Step 3: Create Modeler Flow

  1. From your main project page, Click the Add to project button and select the Modeler Flow option.

  2. Give the new flow a name and click the Create button.

  3. A modeler canvas will open, we start by importing the dataset we will be using. From the Import section of the palette, select the Data Asset node and drop it on to the canvas.

  4. Double click on the new data asset node, under Data assets, select the data set we imported into our project.

  5. Click the Save button

  6. To see data or any kind of output, we have to add output nodes to the flow. Click the Outputs section of the palette and drag and drop a Data Audit node and wire the two nodes together

  7. Click the Run button on the canvas to see the output (an output panel will open on the right side of the screen).

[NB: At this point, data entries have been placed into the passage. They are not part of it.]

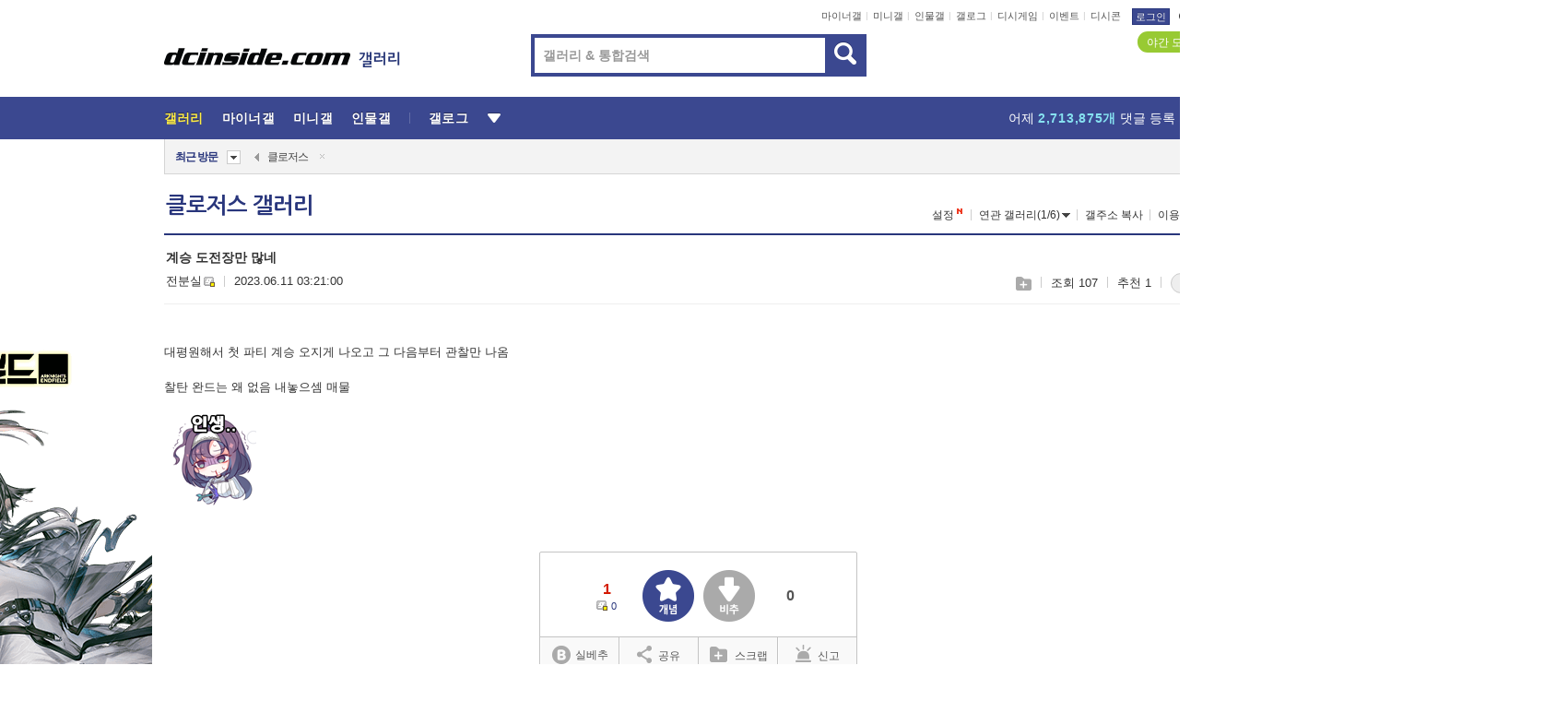

--- FILE ---
content_type: text/html; charset=UTF-8
request_url: https://gall.dcinside.com/board/comment/
body_size: 1394
content:
{"total_cnt":4,"comment_cnt":0,"comments":[{"no":"5607402","parent":"1412925","user_id":"poiu4738","name":"\ub2f9\uc2e0\uc758\ub208\ub3d9\uc790\uc5d0\uce58\uc5bc\uc2a4","ip":"","reg_date":"2023.06.11 03:25:25","nicktype":"20","t_ch1":"","t_ch2":"","vr_type":"","voice":null,"rcnt":"1","c_no":0,"depth":0,"del_yn":"N","is_delete":"0","password_pop":"Y","copy_no":null,"memo":"\uc3f4\ub4dc\uc644\ub4dc\ub3c4 \uac00\uaca9 \ube68\ub9ac \ub354\ub5a8\uc5b4\uc838\uc57c\ud558\ub294\ub370","my_cmt":"N","del_btn":"N","mod_btn":"N","a_my_cmt":"N","reply_w":"Y","gallog_icon":"<span class='nickname in' title='\ub2f9\uc2e0\uc758\ub208\ub3d9\uc790\uc5d0\uce58\uc5bc\uc2a4'  style=''><em>\ub2f9\uc2e0\uc758\ub208\ub3d9\uc790\uc5d0\uce58\uc5bc\uc2a4<\/em><\/span> <a class='writer_nikcon '><img src='https:\/\/nstatic.dcinside.com\/dc\/w\/images\/fix_nik.gif' border=0 title='poiu47** : \uac24\ub85c\uadf8\ub85c \uc774\ub3d9\ud569\ub2c8\ub2e4.'  width='12'  height='11'  style='cursor:pointer;' onClick=\"window.open('\/\/gallog.dcinside.com\/poiu4738');\" alt='\uac24\ub85c\uadf8\ub85c \uc774\ub3d9\ud569\ub2c8\ub2e4.'><\/a>","vr_player":false,"vr_player_tag":""},{"no":"5607404","parent":"1412925","user_id":"dasdasdwe","name":"\uc804\ubd84\uc2e4","ip":"","reg_date":"2023.06.11 03:26:51","nicktype":"20","t_ch1":"","t_ch2":"","vr_type":"","voice":null,"rcnt":"1","c_no":"5607402","depth":1,"del_yn":"N","is_delete":"0","password_pop":"Y","copy_no":null,"memo":"\ucc2c\ud0c8\uc644\ub4dc \ub0b4\ub194~~","my_cmt":"N","del_btn":"N","mod_btn":"N","a_my_cmt":"N","reply_w":"Y","gallog_icon":"<span class='nickname me in' title='\uc804\ubd84\uc2e4'  style=''><em>\uc804\ubd84\uc2e4<\/em><\/span> <a class='writer_nikcon '><img src='https:\/\/nstatic.dcinside.com\/dc\/w\/images\/fix_nik.gif' border=0 title='dasdasd** : \uac24\ub85c\uadf8\ub85c \uc774\ub3d9\ud569\ub2c8\ub2e4.'  width='12'  height='11'  style='cursor:pointer;' onClick=\"window.open('\/\/gallog.dcinside.com\/dasdasdwe');\" alt='\uac24\ub85c\uadf8\ub85c \uc774\ub3d9\ud569\ub2c8\ub2e4.'><\/a>","vr_player":false,"vr_player_tag":""},{"no":"5607403","parent":"1412925","user_id":"chlwltn4444","name":"\ud788\uc774\uc789","ip":"","reg_date":"2023.06.11 03:25:28","nicktype":"20","t_ch1":"0","t_ch2":"0","vr_type":"","voice":null,"rcnt":"1","c_no":0,"depth":0,"del_yn":"N","is_delete":"0","password_pop":"Y","copy_no":null,"memo":"<video class=\"written_dccon \" autoplay loop muted playsinline onmousedown=\"mp4_overlay_dccon(this, 'https:\/\/dcimg5.dcinside.com\/dccon.php?no=62b5df2be09d3ca567b1c5bc12d46b394aa3b1058c6e4d0ca41648b65def276e57ef3a1ba89c2652e8547a07829dc1a92804da1566dbf3ac7d1eabdd937d58fc215259486b98e16876',' conalt=\ub124\ub9d0\ub9de alt=\ub124\ub9d0\ub9de title=\ub124\ub9d0\ub9de');\" data-src=\"https:\/\/dcimg5.dcinside.com\/dccon.php?no=62b5df2be09d3ca567b1c5bc12d46b394aa3b1058c6e4d0ca41648b65def276e57ef3a1ba89c2652e8547a07829dc1a92804da1566dbf3ac7d1eabdd937d58fc215259486b98e16876\" conalt=\"\ub124\ub9d0\ub9de\" alt=\"\ub124\ub9d0\ub9de\" title=\"\ub124\ub9d0\ub9de\" style=\"max-width:100%;\" ><source src=\"https:\/\/dcimg5.dcinside.com\/dccon.php?no=62b5df2be09d3ca567b1c5bc12d46b394aa3b1058c6e4d0ca41648b65def276e57ef3a1ba89c2652e8547a07829dc1a92804da1566dbf3ac7d1eabdd937d58fc215259486b98e16876b16f8179\" type=\"video\/mp4\"\/ onerror=\"change_gif(this)\"><\/video>","my_cmt":"N","del_btn":"N","mod_btn":"N","a_my_cmt":"N","reply_w":"Y","gallog_icon":"<span class='nickname in' title='\ud788\uc774\uc789'  style=''><em>\ud788\uc774\uc789<\/em><\/span> <a class='writer_nikcon '><img src='https:\/\/nstatic.dcinside.com\/dc\/w\/images\/fix_nik.gif' border=0 title='chlwltn44** : \uac24\ub85c\uadf8\ub85c \uc774\ub3d9\ud569\ub2c8\ub2e4.'  width='12'  height='11'  style='cursor:pointer;' onClick=\"window.open('\/\/gallog.dcinside.com\/chlwltn4444');\" alt='\uac24\ub85c\uadf8\ub85c \uc774\ub3d9\ud569\ub2c8\ub2e4.'><\/a>","vr_player":false,"vr_player_tag":""},{"no":"5607405","parent":"1412925","user_id":"dasdasdwe","name":"\uc804\ubd84\uc2e4","ip":"","reg_date":"2023.06.11 03:27:01","nicktype":"20","t_ch1":"","t_ch2":"","vr_type":"","voice":null,"rcnt":"1","c_no":"5607403","depth":1,"del_yn":"N","is_delete":"0","password_pop":"Y","copy_no":null,"memo":"<img class=\"written_dccon \" src=\"https:\/\/dcimg5.dcinside.com\/dccon.php?no=62b5df2be09d3ca567b1c5bc12d46b394aa3b1058c6e4d0ca41648b65fec2c6e9122352214dafa762032e44036459d89d248ad860a5edad423fa8e745a1819b1c8e4597262793c2a\" conalt=\"13\" alt=\"13\" title=\"13\" data-dcconoverstatus=\"false\">","my_cmt":"N","del_btn":"N","mod_btn":"N","a_my_cmt":"N","reply_w":"Y","gallog_icon":"<span class='nickname me in' title='\uc804\ubd84\uc2e4'  style=''><em>\uc804\ubd84\uc2e4<\/em><\/span> <a class='writer_nikcon '><img src='https:\/\/nstatic.dcinside.com\/dc\/w\/images\/fix_nik.gif' border=0 title='dasdasd** : \uac24\ub85c\uadf8\ub85c \uc774\ub3d9\ud569\ub2c8\ub2e4.'  width='12'  height='11'  style='cursor:pointer;' onClick=\"window.open('\/\/gallog.dcinside.com\/dasdasdwe');\" alt='\uac24\ub85c\uadf8\ub85c \uc774\ub3d9\ud569\ub2c8\ub2e4.'><\/a>","vr_player":false,"vr_player_tag":""}],"pagination":"<em>1<\/em>","allow_reply":1,"comment_view_cnt":4,"nft":false}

  8. You can add graphs to visualize the data as well. Try to drag and drop a Histogram node on to the canvas and wire it to your data set. Click the run button to see the output

  9. Another way to visualize your data is to profile it. Click on the three dots on the data asset node and select profile

  10. This will bring up data refinery from where you can visualize and prepare data. From top panel, click the Visualizations tab and select histogram and select the column to visualize

  11. Back in the modeler flow, we now start to process our data to build a model. Drag and drop a Type node to select the data that will be used for the model (i.e. the target)

  12. Double click the type node and click the ‘READ VALUES’ button and make sure the HEARTFAILURE afield is a TARGET (the label we are looking to predict). Click the Save button.

  13. Now we have the option to start further transform our data set (i.e categorization, scaling, renaming, etc.). One simple approach in this modeler approach is to use the Auto Data Prep node. Drag and drop the Auto Data Prep node, and wire it to the type node. We could set options in the node to exclude rows or fields. The defaults are okay for this sample.

  14. If you want you can drop a Data Audit or Table node to view the state of our data set. After wiring it in, click the run button and in the output of the table, you would see that there are now column field names with an _transformed appendix. These were the features modified/generated by the auto data prep node

  15. Next we partition our data set to a train/test set. From the Field operations section, drag and drop a Partition node and wire it to the AutoData prep node. Double click the node and change it to an 80/20 split, then click the save button

  16. Now we are ready to create a model. There are various options, we can either create a specific model type or we can use the auto classifier model type to test a variety of classification models. For this example, lets drop in a Random Forrest node from the model section of the palette and wire it to our partition node.

  17. Run the model and you will see a new node is auto created in the diagram. The yellow nodes are the actual models that were created.

  18. You can even attach some output nodes to the model to view the results. Run the model and open the Analysis output to see how your model performed.

  19. Feel free to try different models. Try a C5.0 tree and you can View some nice model details by right clicking on the generated yellow node and selecting 'View Model'.

  20. You can see things like feature importance, the tree rules, etc.

  21. (Optional) Once you are happy with the model, you would save it and deploy it. That is outside the scope of this example, but you could try it out by right clicking on the model node and selecting 'Save branch'. That would save the model to your Watson Machine Learning instance, which you could then create a deployment for.